You couch the sum in terms of placing $N$ students randomly on $WH$ lattice points and then choosing two of the $N$ students at random. But this is just a fancy way of picking two lattice points. And by the symmetries of the two operations by which you do this, no pair of points is more likely to be chosen than another.

Hence it is not surprising if you get an answer that is independent of $N.$

In fact there are $\binom{WH}{2}$ ways to choose the pair of points, and as each is equally likely, the probability weight on each point in your sum should be $$\frac{1}{\binom{WH}{2}} = \frac{2}{WH(WH-1)}.$$

Taking into account that a summation like the one you are using will visit each pair of points twice, we can instead give each term the weight $$\frac{1}{WH(WH-1)}.$$

You almost got this, except that while you were worried about double-counting the points you forgot about double-counting the pairs of students when you wrote $N(N-1).$ In fact there are $\binom N2 = \frac12N(N-1)$ ways of choosing two students out of $N,$ and this $\frac12$ cancels the factor of $2$ that you wanted to put in the denominator.

There are some other inconsistencies in your summation, however. One of these is a "fencepost" problem: you seem to have difficulty deciding whether your room of dimensions $W \times H$ has $H$ rows of lattice points with $W$ points in each row or $H+1$ rows of lattice points with $W+1$ points in each row. The claim that there are $\binom{WH}{N}$ ways to place $N$ students says that you are thinking of $H$ rows with $W$ points in each row, but a summation of the form

$$ \sum_{x_i = 0}^{W} \sum_{y_i = 0}^{H} $$

creates $(W+1)(H+1)$ terms corresponding to $H+1$ rows with $W+1$ points in each row.

If you really want $H$ rows with $W$ points in each row, a possible summation is

$$ \sum_{x_1 = 0}^{W-1} \sum_{y_1 = 0}^{H-1} \sum_{x_2 = 0}^{W-1} \sum_{y_2 = 0}^{H-1} \sqrt{(x_1 - x_2)^2 + (y_1 - y_2)^2}. $$ By stopping at $W-1$ you ensure that you only count $W$ rows.

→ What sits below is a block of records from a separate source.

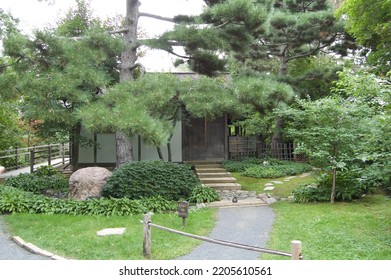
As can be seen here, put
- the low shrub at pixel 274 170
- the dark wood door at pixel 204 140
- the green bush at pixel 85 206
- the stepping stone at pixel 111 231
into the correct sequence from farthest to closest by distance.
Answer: the dark wood door at pixel 204 140 < the low shrub at pixel 274 170 < the green bush at pixel 85 206 < the stepping stone at pixel 111 231

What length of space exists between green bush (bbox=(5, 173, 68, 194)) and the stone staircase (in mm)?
3946

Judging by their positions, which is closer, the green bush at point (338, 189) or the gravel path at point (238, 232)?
the gravel path at point (238, 232)

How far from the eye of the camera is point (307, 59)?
15438mm

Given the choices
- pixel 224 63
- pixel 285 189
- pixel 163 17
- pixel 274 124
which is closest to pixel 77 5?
pixel 163 17

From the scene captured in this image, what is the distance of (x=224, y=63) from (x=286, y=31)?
160 inches

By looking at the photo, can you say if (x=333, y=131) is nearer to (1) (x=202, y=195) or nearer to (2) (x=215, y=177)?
(1) (x=202, y=195)

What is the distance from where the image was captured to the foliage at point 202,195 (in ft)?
24.8

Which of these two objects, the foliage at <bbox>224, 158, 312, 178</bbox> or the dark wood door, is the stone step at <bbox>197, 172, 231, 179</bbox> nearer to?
the foliage at <bbox>224, 158, 312, 178</bbox>

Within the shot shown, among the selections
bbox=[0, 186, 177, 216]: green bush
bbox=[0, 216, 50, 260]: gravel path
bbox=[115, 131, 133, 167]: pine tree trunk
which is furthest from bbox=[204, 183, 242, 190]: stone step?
bbox=[0, 216, 50, 260]: gravel path

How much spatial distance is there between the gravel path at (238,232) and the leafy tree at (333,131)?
5.27ft

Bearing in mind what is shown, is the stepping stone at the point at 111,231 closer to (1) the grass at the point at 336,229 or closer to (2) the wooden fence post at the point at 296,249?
(1) the grass at the point at 336,229

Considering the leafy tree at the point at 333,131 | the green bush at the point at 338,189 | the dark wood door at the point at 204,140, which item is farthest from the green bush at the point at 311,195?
the dark wood door at the point at 204,140

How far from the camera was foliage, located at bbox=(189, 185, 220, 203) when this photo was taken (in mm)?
7551

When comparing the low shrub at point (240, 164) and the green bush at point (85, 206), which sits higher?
the low shrub at point (240, 164)
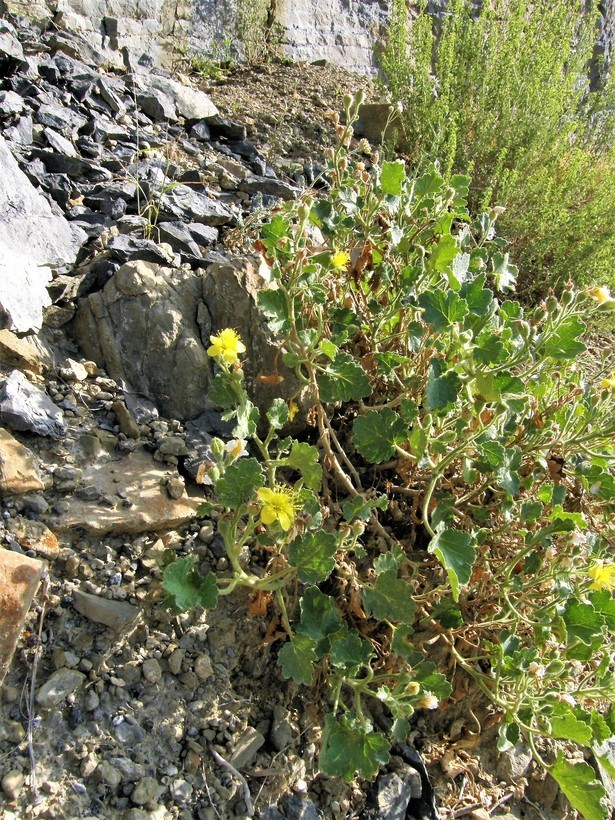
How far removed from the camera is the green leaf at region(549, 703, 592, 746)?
1673mm

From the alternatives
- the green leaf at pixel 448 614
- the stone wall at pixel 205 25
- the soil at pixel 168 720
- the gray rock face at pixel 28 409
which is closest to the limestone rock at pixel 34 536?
the soil at pixel 168 720

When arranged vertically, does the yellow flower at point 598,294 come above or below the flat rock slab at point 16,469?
above

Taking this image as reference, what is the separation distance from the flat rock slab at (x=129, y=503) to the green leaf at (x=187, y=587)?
34 cm

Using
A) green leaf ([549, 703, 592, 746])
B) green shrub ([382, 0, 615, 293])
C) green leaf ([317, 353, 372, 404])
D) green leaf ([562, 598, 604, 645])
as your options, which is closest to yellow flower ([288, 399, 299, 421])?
green leaf ([317, 353, 372, 404])

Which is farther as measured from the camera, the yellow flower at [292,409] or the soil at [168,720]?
the yellow flower at [292,409]

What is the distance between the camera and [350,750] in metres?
1.64

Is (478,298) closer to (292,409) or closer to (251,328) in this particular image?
(292,409)

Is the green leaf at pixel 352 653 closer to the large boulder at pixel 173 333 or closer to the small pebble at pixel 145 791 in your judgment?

Alternatively, you can let the coordinates run from $1$ to $W$ and $1$ to $H.$

If you really want coordinates from $0$ to $W$ and $0$ to $H$ then you must account for $(W+1)(H+1)$ lattice points, and the factor out front becomes

$$\frac{1}{2\binom{(W+1)(H+1)}{2}} = \frac{1}{(W+1)(H+1)(WH + W + H)}.$$

By the way, in general when summing over pairs of distinct points in a rectangular grid I would have written the last summation as something like $$ \sum_{\substack{0 \leq y_2 \leq H - 1\\(x_2,y_2)\neq(x_1,y_1)}}, $$ but I realize that in this particular summation, the terms where $(x_2,y_2)=(x_1,y_1)$ come out to zero and have no effect on the result.